24 Apr 2012

Walmart shares slump amid bribery scandal

Ten billion dollars have been wiped off the value of Walmart shares – as investigations begin into allegations that its Mexican subsidiary bribed officials to grow its business.

Walmart store in Mexico

It takes Walmart just two hours to earn this kind of cash, but allegations that its Mexican subsidiary paid out $24m in bribes to officials, in order to speed up permits for new stores, could cost it far, far more. The retail giant has already lost some 4.7 per cent of its market value, wiping off any gains it made this year. And the political ramifications of the scandal could last for years to come.

According to an investigation by the New York Times, Walmart sent investigators to Mexico in 2005 to track down the paper trail behind the alleged bribes. However, the newspaper says it then shut down the investigation without telling anything it had learned to the authorities. Furthermore, the Times claims that the current Walmart chief executive Mike Duke, and the former CEO Lee Scott, were among the executives allegedly aware of what was going on.

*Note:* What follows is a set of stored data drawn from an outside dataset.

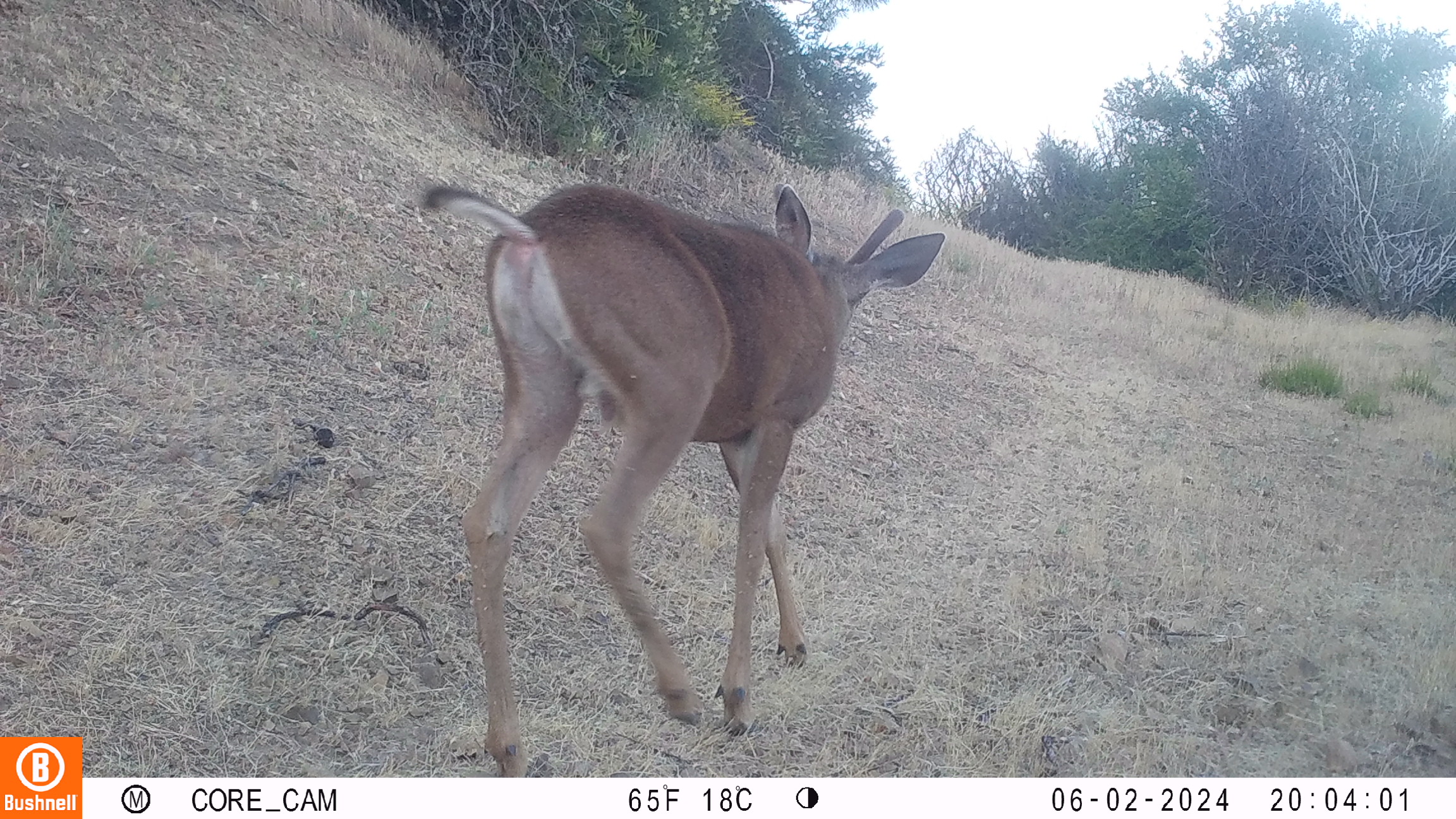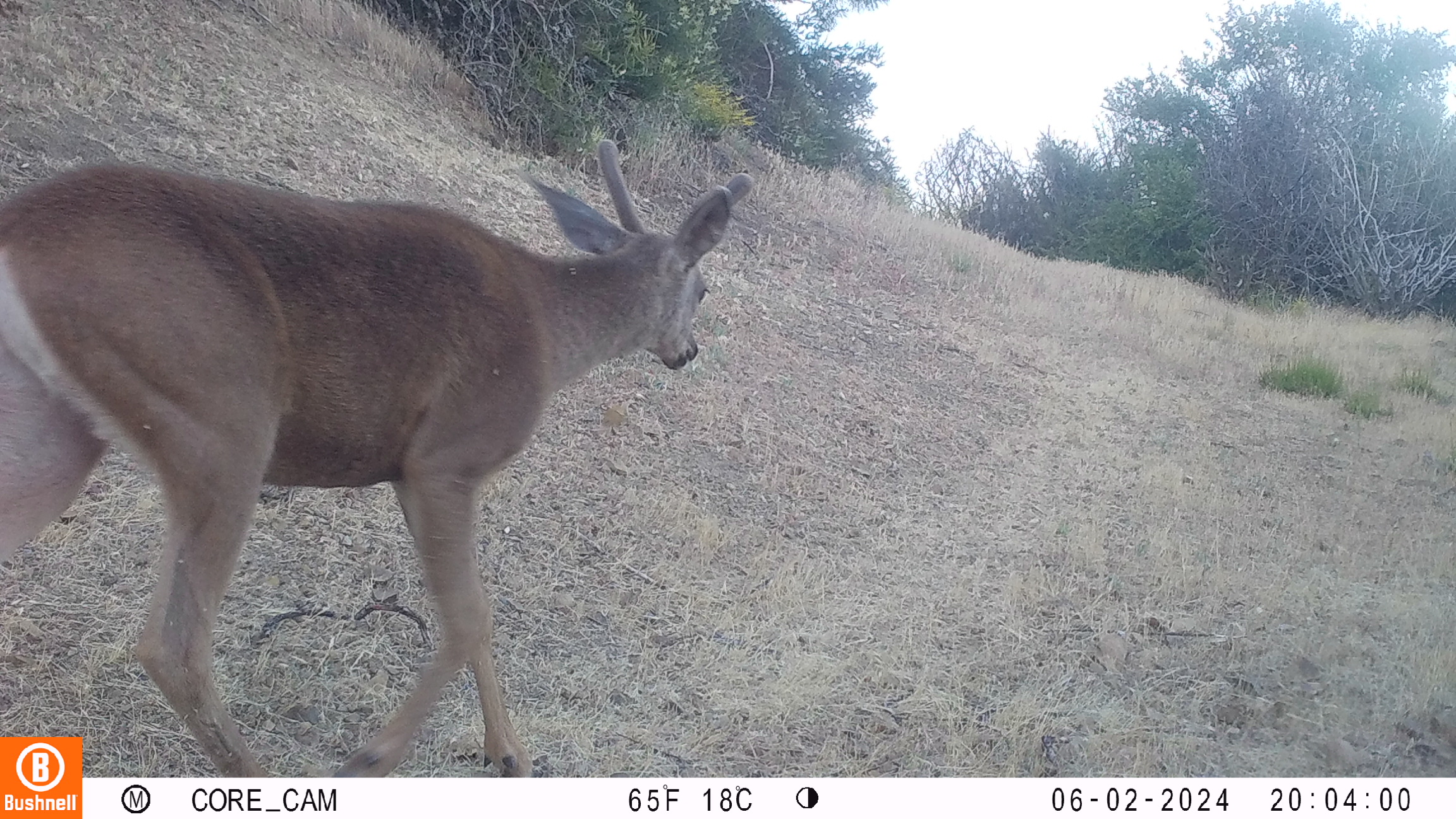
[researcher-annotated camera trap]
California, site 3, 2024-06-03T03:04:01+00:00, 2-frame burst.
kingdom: Animalia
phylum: Chordata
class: Mammalia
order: Artiodactyla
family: Cervidae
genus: Odocoileus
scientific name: Odocoileus hemionus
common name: mule deer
Mule deer (Odocoileus hemionus).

We will do what is right – not just what is legal. Mike Duke, Walmart CEO

The man accused of being the driving force, former Walmex CEO Eduardo Castro-Wright, is set to retire in July this year “to spend more time with his family”. He served as head of e-commerce at the firm until January of this year, after five years as CEO of Walmart US. He has not been available for comment on the allegations.

Walmart, which has 2.2 million employees and 10,000 stores around the world, says it is “deeply concerned” about the scandal. It strongly denies trying to shut down the investigation and insists it has already started a voluntary review of its global anti-corruption programme, insisting: “We are committed to getting to the bottom of this matter”.

Integrity memo

Amid a veritable sea of bad publicity, CEO Mike Duke sent a memo to all staff on Monday, entitled “Ingegrity”, complete with a link to the company’s global ethics office website. He said the company took compliance with anti-bribery laws very seriously, and went on: “We will do what is right – not just what is legal – and our actions will show the utmost ingegrity at all times.”

Under the Foreign Corrupt Practices Act, or FCPA, it is an offence for a company to pay, or even offer anything of value “to any foreign official for purposes of influencing any act or decision of such foreign official in his official capacity.” The Obama administration has repeatedly stressed its commitment to cracking down on such practices, and the Securities and Exchange Commission set up its own FCPA unit in 2010, with the power to impose fines of up to $25m.

A number of leading companies have disclosed that they are currently subject to FCPA probes, including Avon, Kraft and Marathon Oil. The biggest case so far came in 2008, when the electronics multinational Siemens paid more than $1.5bn to the US and German authorities, over thousands of illegal payments worth a total of $1.4bn, to officials around the world.

Tarnished image

That kind of amount makes the Walmart allegations seem like small change, but two US Congressmen, Elijah Cummings and Henry Waxman, have launched their own investigation and are seeking a meeting with Duke. In a statement, they said the Times report “raises significant questions about the actions of top company officials in the United States who reportedly tried to disregard substantial evidence of abuse”.

And this is the bigger nightmare looming over Walmart, which has been trying to rebuild an image battered by allegations of low pay, unequal treatment of women, and claims that it is driving smaller, individually owned stores out of business. Efforts to promote a cleaner, greener image have been overshadowed by some rather less welcome headlines.

Critics are claiming there’s a broader problem with the company’s culture, like Joe Hansen, international president of the United Food and Commercial Workers International Union, who said: “The reported cover-up by Walmart executives at the highest levels exposes a core truth: Walmart cannot be taken at its word.” It has also emerged that Walmart has been active inside a lobbying group, the US Chamber Institute for Legal Reform, which is trying to roll back key provisions of America’s anti-bribery laws.

Culture under fire

Experts say the investigation into the bribery scandal could involve years of scrutiny, around the world: a highly time-consuming internal investigation which could cost Walmart millions of dollars before it can turn over its findings to the authorities. There is a chance that some senior executives might have to fall on their swords, if only to make the prospect of a non-prosecution settlement more likely.

And the Washington Post is reporting that the Department of Justice has already begun a criminal investigation, although there is no official confirmation, and senior offiicals could face criminal lawsuits. Once again, the world’s biggest retailer is finding that there is a high price that comes with low cost.